Regarding the plaintiff’s choice of forum, the defendant argued that although the plaintiff is a Delaware LLC, the plaintiff had “misrepresented the location of its principal place of business” by listing a vacant building in Wilmington, Delaware in an “attempt to manipulate venue.” Judge Burke, however, found that the plaintiff had offered contradictory evidence and that “Defendant has not made a clear record indicating that this assertion was misleading or false. Nor has Defendant demonstrated that Plaintiff actually maintains its place of business in some other federal district.” Micro Design LLC v.

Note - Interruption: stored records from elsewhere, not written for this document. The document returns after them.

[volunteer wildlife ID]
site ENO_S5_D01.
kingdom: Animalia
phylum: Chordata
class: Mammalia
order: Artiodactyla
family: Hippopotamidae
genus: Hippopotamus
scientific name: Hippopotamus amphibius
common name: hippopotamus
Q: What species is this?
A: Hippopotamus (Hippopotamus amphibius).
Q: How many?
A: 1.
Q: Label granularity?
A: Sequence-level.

Asus Computer Int’l, C.A. No. 14-837-LPS-CJB, Memo. Or. at 5-8 (D. Del. May 1, 2015). Further, Judge Burke explained that he was “not prepared to conclude that Plaintiff’s formation as a Delaware entity just over one month before filing suit, without more, constitutes the kind of manipulation of venue or inappropriate act that could cause this Jumara factor to weigh in favor of transfer. After all, and particularly as to Delaware, business entities choose their situs of incorporation for varied reasons, including the ability to sue and be sued in that venue. . . . Defendant has not demonstrated that Plaintiffs status as a Delaware LLC, even one of recent vintage, is anything other than the product of a legitimate, business-related choice.” Id. at 8-11 (internal quotations omitted).
Regarding other factors in the transfer analysis, the location of records, where the claims arose, the defendant’s forum preference, and the fact that the Northern District of California was the defendant’s site of incorporation and principal place of business all weighed in favor of transfer. Id. at 11-14, 19-20. Convenience of the parties, convenience of the witnesses, potential local interests, and public policy of the fora were neutral factors. Id. at 14-19, 24-26. Practical considerations that could make trial easy, expeditious, or inexpensive weighed against transfer due to related cases filed in the District of Delaware by the same plaintiff involving the same patents and technology. Id. at 21-24. Accordingly, Judge Burke found that the balance of these factors did not result “strongly in favor” of transfer and denied the motion.
Like the plaintiffs’ choice of forum, Judge Burke found that several other factors were not supported one way or the other by record evidence, and his view on such factors was accordingly limited to what could be inferred from the record before him. E.g. id. at 16-17.